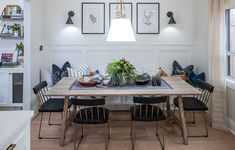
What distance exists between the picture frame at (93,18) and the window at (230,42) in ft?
7.92

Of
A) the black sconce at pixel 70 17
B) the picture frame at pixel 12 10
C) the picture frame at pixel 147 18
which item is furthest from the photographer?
the picture frame at pixel 147 18

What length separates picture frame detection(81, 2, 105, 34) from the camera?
5.37 meters

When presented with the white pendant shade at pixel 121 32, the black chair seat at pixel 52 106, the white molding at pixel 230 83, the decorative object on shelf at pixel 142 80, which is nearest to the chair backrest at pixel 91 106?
the black chair seat at pixel 52 106

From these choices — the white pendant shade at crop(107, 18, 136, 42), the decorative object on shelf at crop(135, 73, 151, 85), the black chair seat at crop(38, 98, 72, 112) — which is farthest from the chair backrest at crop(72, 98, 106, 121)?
the white pendant shade at crop(107, 18, 136, 42)

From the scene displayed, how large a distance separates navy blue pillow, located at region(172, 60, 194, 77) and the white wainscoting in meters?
0.14

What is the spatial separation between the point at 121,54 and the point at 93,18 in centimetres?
93

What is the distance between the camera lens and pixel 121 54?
5484 mm

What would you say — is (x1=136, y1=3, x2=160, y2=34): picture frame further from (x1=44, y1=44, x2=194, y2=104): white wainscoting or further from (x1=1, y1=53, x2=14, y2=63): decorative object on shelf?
(x1=1, y1=53, x2=14, y2=63): decorative object on shelf

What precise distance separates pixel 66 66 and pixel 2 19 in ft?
4.94

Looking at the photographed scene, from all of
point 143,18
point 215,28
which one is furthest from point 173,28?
point 215,28

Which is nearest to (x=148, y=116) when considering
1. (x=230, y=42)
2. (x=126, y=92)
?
(x=126, y=92)

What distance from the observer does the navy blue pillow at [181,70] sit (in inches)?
203

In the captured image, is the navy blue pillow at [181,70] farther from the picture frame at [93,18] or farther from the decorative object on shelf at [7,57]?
the decorative object on shelf at [7,57]

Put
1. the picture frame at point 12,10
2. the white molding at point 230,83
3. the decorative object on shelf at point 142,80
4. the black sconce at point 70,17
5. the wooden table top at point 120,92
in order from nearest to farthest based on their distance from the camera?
1. the wooden table top at point 120,92
2. the decorative object on shelf at point 142,80
3. the white molding at point 230,83
4. the picture frame at point 12,10
5. the black sconce at point 70,17
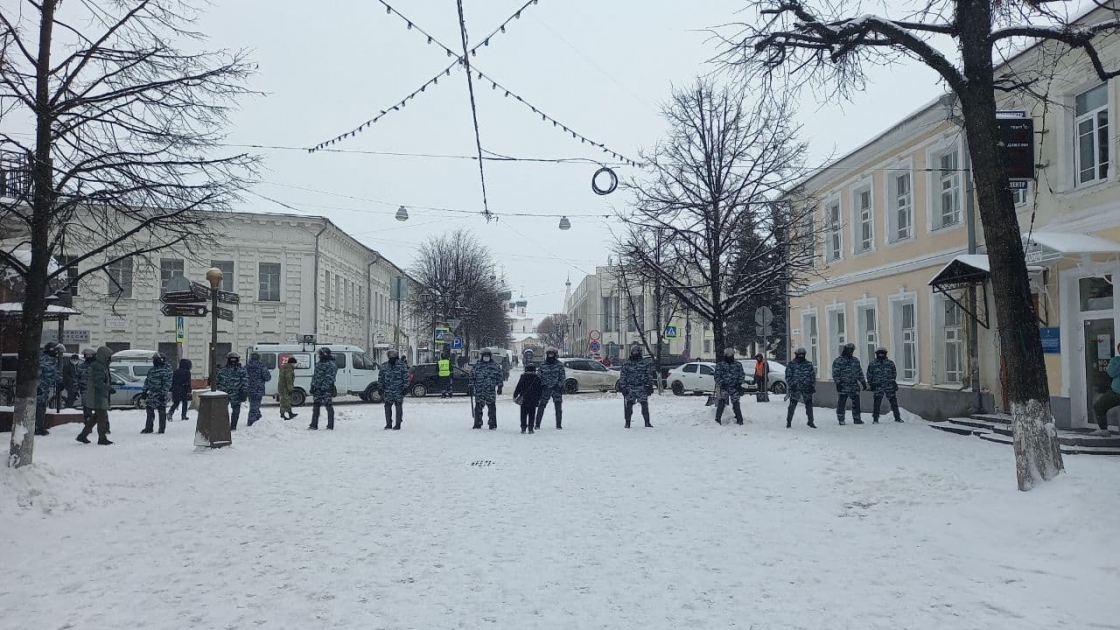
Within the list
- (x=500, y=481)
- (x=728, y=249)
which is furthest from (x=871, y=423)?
(x=500, y=481)

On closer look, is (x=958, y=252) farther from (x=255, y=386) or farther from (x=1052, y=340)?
(x=255, y=386)

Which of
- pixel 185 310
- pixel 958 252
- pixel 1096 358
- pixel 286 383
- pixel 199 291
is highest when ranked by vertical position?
pixel 958 252

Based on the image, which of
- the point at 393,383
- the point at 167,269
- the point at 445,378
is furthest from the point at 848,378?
the point at 167,269

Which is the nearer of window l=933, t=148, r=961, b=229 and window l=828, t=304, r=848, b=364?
window l=933, t=148, r=961, b=229

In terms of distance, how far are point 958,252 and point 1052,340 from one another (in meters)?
3.52

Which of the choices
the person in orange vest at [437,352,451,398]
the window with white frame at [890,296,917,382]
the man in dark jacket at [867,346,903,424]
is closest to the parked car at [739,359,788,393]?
the person in orange vest at [437,352,451,398]

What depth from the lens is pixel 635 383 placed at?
17.6 metres

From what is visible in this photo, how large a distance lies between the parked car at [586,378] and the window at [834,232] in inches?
528

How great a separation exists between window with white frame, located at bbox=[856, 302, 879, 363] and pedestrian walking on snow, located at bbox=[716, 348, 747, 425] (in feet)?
19.2

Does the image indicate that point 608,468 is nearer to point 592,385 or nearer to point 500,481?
point 500,481

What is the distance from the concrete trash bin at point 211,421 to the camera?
13156mm

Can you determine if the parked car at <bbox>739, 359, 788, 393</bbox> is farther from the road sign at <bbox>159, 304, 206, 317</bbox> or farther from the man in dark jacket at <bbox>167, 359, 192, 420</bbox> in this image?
the road sign at <bbox>159, 304, 206, 317</bbox>

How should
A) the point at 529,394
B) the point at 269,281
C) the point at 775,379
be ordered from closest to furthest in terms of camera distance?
the point at 529,394, the point at 775,379, the point at 269,281

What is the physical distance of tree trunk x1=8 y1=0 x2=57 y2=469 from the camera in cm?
916
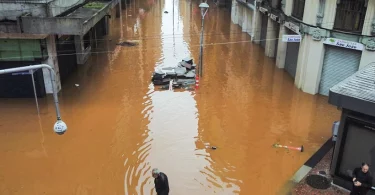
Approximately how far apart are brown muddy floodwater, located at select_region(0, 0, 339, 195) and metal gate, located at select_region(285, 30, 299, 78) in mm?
735

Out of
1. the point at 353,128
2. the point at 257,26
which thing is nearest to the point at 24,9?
the point at 353,128

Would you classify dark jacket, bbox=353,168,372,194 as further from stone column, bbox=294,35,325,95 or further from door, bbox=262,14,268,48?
door, bbox=262,14,268,48

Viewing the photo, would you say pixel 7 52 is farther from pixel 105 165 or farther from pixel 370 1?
pixel 370 1

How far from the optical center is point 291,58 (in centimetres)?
2266

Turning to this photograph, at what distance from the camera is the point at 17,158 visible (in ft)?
42.5

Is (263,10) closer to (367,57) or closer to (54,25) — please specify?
(367,57)

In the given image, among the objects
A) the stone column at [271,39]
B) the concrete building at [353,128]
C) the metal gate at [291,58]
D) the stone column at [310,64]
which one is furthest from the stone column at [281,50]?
the concrete building at [353,128]

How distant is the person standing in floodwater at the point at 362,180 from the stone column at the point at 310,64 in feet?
33.2

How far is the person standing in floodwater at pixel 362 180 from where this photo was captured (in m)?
9.28

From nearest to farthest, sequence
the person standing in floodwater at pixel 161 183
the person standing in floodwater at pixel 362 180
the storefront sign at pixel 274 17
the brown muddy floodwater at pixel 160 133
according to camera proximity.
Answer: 1. the person standing in floodwater at pixel 161 183
2. the person standing in floodwater at pixel 362 180
3. the brown muddy floodwater at pixel 160 133
4. the storefront sign at pixel 274 17

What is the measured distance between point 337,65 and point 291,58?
4.60m

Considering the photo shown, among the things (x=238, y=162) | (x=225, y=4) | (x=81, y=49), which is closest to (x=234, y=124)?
(x=238, y=162)

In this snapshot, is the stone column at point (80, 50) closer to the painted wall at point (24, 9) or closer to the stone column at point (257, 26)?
the painted wall at point (24, 9)

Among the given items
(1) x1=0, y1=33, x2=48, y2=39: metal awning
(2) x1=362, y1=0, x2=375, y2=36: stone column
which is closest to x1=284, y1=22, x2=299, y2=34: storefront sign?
(2) x1=362, y1=0, x2=375, y2=36: stone column
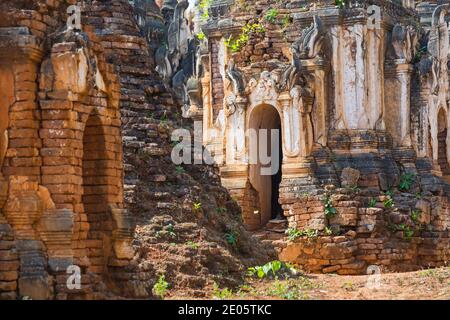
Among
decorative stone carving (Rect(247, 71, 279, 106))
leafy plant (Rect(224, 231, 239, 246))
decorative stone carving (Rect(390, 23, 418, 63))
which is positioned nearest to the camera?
leafy plant (Rect(224, 231, 239, 246))

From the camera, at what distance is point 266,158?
2662cm

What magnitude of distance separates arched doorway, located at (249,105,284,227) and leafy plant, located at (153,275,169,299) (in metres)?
9.75

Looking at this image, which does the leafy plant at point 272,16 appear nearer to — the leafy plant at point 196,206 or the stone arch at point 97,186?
the leafy plant at point 196,206

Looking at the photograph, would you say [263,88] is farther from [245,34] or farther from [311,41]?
[245,34]

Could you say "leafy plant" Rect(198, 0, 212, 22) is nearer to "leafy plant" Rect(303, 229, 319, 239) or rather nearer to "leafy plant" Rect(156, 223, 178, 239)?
"leafy plant" Rect(303, 229, 319, 239)

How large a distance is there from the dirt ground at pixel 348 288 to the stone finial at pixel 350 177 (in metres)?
5.28

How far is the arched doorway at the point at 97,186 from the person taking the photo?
15.0 meters

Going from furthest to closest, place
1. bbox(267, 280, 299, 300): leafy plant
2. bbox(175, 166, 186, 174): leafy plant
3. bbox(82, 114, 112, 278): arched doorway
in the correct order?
bbox(175, 166, 186, 174): leafy plant, bbox(267, 280, 299, 300): leafy plant, bbox(82, 114, 112, 278): arched doorway

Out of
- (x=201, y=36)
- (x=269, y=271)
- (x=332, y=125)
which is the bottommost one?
(x=269, y=271)

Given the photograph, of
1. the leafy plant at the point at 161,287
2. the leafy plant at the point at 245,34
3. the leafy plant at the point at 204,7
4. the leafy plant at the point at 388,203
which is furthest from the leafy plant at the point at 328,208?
the leafy plant at the point at 161,287

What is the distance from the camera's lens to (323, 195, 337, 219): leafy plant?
24.6 m

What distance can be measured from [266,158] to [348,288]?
8.70 m

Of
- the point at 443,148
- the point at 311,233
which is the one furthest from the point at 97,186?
the point at 443,148

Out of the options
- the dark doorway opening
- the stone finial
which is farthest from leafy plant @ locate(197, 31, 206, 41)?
the stone finial
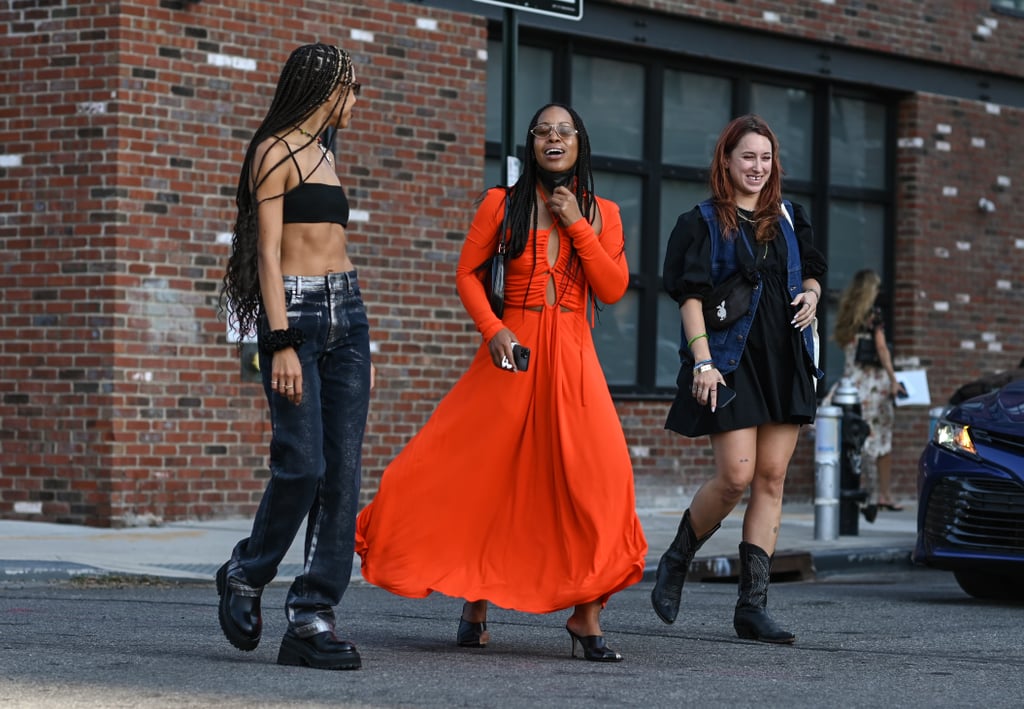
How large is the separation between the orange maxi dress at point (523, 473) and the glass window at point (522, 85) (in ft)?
25.1

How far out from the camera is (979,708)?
543 centimetres

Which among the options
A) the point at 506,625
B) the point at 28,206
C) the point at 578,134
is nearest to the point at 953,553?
the point at 506,625

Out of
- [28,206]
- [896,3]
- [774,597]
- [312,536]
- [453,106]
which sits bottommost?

++++++++++++++++++++

## Aim
Rewrite the records above as a numbered list, from the line with "What is the physical" up to and including the line with "4. the storefront sign at pixel 274 17". Drop blank lines and leave the pictures out.

## Response
1. What is the physical distance of tree trunk x1=8 y1=0 x2=57 y2=469 from the camera in cm?
2. 916
3. Approximately how far apart are brown muddy floodwater, located at select_region(0, 0, 339, 195) and metal gate, located at select_region(285, 30, 299, 78) in mm?
4. 735
5. Out of
6. 1. the point at 353,128
7. 2. the point at 257,26
8. which thing is nearest to the point at 24,9?
9. the point at 353,128
10. Would you classify dark jacket, bbox=353,168,372,194 as further from stone column, bbox=294,35,325,95 or further from door, bbox=262,14,268,48?
11. door, bbox=262,14,268,48
12. Viewing the photo, would you say pixel 7 52 is farther from pixel 105 165 or farther from pixel 370 1?
13. pixel 370 1
14. How far from the optical center is point 291,58 (in centimetres)?
15. 2266
16. Turning to this photograph, at what distance from the camera is the point at 17,158 visible (in ft)?
17. 42.5
18. Is (263,10) closer to (367,57) or closer to (54,25) — please specify?
19. (367,57)
20. In the given image, among the objects
21. A) the stone column at [271,39]
22. B) the concrete building at [353,128]
23. C) the metal gate at [291,58]
24. D) the stone column at [310,64]
25. which one is furthest from the stone column at [281,50]?
26. the concrete building at [353,128]
27. How distant is the person standing in floodwater at the point at 362,180 from the stone column at the point at 310,64 in feet?
28. 33.2
29. How far is the person standing in floodwater at pixel 362 180 from where this photo was captured (in m)?
30. 9.28
31. From nearest to farthest, sequence
32. the person standing in floodwater at pixel 161 183
33. the person standing in floodwater at pixel 362 180
34. the storefront sign at pixel 274 17
35. the brown muddy floodwater at pixel 160 133
36. according to camera proximity.
37. Answer: 1. the person standing in floodwater at pixel 161 183
38. 2. the person standing in floodwater at pixel 362 180
39. 3. the brown muddy floodwater at pixel 160 133
40. 4. the storefront sign at pixel 274 17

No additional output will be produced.